Standing...well, standing is not so easy.  I'd rather be walking than standing.  Last Wednesday, as bad luck would have it, events of the day required me to stand in place for about 5 minutes.

Five minutes.  300 seconds.  And I'm still paying for it today with agonizing pain in my left leg and foot. 

So, over the years I've become more accepting of my limits and bought a cane to help me get around - the #16 thing you might not know about my MS.

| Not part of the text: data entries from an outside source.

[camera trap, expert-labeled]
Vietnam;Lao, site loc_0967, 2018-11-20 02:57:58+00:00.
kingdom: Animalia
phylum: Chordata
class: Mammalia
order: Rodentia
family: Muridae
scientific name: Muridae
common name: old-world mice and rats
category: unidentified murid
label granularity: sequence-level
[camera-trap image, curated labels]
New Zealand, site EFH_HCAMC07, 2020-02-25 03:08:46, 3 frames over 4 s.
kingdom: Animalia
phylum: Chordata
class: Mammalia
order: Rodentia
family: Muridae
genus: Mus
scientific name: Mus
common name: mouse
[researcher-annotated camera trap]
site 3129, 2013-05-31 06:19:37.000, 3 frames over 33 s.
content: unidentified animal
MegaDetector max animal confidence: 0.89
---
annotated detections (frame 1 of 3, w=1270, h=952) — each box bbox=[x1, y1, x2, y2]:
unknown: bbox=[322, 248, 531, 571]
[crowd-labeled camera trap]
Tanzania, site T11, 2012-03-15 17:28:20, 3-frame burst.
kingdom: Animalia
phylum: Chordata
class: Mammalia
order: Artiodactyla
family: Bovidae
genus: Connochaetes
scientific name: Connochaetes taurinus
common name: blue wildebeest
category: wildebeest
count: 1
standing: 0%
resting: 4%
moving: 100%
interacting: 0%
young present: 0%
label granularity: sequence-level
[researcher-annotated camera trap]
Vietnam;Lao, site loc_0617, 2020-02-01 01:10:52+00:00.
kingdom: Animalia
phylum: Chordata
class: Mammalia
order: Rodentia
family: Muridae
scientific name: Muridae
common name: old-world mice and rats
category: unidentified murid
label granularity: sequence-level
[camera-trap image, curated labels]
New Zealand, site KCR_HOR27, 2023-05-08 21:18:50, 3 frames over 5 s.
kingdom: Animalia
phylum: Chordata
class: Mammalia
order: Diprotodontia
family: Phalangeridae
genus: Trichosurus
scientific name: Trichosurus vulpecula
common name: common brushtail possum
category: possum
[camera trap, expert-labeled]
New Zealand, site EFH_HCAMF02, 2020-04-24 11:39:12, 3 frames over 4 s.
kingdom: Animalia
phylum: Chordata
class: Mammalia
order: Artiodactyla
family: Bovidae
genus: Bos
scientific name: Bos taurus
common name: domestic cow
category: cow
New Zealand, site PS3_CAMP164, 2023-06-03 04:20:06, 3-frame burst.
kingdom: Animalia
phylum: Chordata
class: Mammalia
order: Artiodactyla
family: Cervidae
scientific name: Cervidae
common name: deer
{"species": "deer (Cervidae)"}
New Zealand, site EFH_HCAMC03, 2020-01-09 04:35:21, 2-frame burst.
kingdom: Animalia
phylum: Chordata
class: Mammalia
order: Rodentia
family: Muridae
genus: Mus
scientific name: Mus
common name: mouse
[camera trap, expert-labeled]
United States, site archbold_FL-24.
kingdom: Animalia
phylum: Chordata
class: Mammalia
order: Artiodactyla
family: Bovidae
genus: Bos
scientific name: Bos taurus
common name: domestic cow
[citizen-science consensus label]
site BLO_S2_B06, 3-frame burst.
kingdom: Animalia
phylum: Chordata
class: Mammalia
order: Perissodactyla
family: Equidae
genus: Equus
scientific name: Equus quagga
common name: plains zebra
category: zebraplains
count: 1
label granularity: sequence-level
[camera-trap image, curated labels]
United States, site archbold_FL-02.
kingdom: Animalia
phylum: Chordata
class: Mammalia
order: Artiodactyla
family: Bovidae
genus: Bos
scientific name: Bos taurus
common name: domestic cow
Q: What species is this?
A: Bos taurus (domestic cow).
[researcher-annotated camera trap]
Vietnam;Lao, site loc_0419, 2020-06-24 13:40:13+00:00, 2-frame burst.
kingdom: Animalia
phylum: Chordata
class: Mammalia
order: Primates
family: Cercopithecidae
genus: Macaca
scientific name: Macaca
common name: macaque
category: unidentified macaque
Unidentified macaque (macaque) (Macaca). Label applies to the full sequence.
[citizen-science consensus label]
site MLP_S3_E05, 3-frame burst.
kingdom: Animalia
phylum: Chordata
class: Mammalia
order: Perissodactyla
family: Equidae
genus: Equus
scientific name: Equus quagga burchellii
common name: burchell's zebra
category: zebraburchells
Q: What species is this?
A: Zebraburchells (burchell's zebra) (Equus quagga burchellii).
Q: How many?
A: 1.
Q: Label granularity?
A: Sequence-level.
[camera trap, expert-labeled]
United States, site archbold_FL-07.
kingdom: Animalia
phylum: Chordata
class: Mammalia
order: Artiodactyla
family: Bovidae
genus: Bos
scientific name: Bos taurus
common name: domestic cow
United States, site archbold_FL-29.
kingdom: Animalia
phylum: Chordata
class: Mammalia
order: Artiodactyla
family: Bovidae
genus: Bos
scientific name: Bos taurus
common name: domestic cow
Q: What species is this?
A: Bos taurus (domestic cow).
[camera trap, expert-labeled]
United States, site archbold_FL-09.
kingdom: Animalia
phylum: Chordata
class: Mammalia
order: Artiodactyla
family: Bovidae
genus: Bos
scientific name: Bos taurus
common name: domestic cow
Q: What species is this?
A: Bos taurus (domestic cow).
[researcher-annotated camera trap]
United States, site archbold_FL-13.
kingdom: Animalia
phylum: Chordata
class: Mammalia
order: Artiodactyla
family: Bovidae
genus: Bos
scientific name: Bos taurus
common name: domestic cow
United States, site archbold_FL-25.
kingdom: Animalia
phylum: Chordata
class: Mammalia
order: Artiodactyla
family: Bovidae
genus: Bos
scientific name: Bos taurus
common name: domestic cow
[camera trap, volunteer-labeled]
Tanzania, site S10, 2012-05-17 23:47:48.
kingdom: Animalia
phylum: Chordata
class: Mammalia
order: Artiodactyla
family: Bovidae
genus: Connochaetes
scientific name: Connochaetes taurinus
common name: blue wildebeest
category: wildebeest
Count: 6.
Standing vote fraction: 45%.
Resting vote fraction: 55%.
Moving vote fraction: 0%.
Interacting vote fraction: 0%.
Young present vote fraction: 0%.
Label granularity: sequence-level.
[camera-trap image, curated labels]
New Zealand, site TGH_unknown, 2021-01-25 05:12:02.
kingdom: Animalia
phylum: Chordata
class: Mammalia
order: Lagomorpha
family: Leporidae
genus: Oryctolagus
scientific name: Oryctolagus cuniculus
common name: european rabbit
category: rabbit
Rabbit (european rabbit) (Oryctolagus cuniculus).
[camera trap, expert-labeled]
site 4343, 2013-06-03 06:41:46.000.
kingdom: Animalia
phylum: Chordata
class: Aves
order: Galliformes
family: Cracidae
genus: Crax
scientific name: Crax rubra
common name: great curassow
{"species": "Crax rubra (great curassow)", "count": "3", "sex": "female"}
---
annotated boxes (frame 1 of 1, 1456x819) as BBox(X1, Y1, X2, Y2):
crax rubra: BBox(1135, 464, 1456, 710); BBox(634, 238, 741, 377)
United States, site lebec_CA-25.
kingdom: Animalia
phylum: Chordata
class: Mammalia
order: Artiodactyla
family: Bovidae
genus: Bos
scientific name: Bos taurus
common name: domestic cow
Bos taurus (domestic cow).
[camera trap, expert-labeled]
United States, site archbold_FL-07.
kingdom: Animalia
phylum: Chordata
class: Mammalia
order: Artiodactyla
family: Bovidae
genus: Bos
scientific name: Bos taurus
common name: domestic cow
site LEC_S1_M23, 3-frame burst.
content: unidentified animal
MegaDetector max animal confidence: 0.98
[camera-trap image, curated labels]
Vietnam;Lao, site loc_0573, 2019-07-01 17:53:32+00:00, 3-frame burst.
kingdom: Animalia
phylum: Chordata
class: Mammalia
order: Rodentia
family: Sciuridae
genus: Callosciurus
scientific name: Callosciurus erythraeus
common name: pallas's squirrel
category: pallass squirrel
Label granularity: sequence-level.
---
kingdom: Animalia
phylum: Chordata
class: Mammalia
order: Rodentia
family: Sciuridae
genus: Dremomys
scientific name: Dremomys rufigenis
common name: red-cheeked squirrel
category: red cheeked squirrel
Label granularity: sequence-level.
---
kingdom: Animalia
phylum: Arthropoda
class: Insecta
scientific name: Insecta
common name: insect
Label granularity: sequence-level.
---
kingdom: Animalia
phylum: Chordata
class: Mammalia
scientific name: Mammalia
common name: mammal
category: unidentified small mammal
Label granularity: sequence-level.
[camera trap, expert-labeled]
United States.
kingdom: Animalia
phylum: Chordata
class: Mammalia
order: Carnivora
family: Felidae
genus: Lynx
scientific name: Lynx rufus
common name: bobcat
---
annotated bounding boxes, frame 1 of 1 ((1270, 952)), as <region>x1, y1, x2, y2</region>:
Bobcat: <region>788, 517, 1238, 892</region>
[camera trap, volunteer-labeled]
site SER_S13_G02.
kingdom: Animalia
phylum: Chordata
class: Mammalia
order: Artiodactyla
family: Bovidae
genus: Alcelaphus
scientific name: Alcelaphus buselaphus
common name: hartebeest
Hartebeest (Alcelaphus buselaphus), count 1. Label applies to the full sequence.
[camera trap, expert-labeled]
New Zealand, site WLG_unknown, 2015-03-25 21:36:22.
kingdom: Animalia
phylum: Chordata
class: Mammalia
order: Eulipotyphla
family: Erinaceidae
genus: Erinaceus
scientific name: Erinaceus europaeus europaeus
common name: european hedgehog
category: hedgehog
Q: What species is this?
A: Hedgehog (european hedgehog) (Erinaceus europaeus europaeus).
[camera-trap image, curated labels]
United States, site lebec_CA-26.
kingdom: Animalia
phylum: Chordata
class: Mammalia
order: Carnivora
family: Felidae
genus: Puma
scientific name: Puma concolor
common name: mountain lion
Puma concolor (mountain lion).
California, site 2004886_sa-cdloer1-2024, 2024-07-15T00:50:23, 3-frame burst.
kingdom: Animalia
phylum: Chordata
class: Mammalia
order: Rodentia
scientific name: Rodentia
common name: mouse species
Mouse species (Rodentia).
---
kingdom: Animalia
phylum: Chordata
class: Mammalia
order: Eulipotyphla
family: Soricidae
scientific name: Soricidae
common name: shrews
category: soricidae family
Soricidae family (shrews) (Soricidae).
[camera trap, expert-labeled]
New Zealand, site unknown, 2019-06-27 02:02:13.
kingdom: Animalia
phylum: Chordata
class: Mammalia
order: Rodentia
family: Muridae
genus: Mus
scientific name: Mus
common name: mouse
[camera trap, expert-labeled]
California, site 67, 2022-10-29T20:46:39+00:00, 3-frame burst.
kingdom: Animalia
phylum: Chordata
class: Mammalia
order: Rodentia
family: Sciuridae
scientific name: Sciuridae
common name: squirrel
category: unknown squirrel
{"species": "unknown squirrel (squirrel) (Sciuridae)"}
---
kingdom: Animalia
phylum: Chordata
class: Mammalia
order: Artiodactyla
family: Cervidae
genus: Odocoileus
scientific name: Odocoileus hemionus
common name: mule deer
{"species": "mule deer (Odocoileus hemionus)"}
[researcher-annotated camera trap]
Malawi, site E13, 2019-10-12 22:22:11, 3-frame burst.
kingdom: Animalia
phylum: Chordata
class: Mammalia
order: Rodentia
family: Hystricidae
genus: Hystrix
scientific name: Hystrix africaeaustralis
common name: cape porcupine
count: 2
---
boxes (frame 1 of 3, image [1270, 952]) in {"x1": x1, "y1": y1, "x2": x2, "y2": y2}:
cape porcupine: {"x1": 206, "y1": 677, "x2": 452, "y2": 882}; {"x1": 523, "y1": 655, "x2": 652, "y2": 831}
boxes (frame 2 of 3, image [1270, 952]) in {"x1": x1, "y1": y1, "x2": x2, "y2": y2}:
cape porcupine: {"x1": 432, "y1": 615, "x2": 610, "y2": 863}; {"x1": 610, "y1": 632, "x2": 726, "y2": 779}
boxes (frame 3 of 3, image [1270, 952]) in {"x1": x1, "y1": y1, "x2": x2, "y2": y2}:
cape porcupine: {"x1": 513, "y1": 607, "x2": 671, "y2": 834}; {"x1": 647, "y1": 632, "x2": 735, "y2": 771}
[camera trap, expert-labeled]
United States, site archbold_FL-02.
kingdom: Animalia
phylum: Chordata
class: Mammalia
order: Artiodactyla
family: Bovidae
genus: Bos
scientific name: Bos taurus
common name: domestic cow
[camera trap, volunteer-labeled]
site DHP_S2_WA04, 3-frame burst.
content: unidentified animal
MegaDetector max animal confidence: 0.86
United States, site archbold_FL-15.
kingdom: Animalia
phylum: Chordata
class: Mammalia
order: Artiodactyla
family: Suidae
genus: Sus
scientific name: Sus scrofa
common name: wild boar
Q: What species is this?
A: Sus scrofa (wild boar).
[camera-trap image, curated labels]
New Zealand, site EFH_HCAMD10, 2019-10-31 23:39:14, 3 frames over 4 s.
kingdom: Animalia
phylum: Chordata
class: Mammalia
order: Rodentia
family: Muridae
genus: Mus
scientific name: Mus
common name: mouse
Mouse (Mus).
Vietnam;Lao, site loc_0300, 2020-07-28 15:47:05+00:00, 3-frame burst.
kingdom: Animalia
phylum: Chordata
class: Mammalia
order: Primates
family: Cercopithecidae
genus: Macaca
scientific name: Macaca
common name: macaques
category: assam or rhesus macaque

I use it sporadically - maybe I'm having a difficult day moving around or, in other situations, I know I'm going to need it (for example, when my family went on a trip to San Diego...which included a day walking around their zoo.)

I should use it more but sadly, my pride and stubbornness often prevail over logic. 

I fear my children will see it as a sign of weakness...or friends will pity my situation.  My competitive spirit refuses to let anyone think - for just one moment - that MS might be getting the better of me.

But, if I would have used my cane to aid me as I stood idle last Wednesday, I wouldn't be in so much pain still today, even as I type.

I don't know what tomorrow will bring, I learned that eight years ago when I was diagnosed at the Mayo Clinic.  What is still in my control is taking good care of my mind, body and spirit - and sometimes, my ego will need to take a backseat...or at least let my cane help keep it standing up.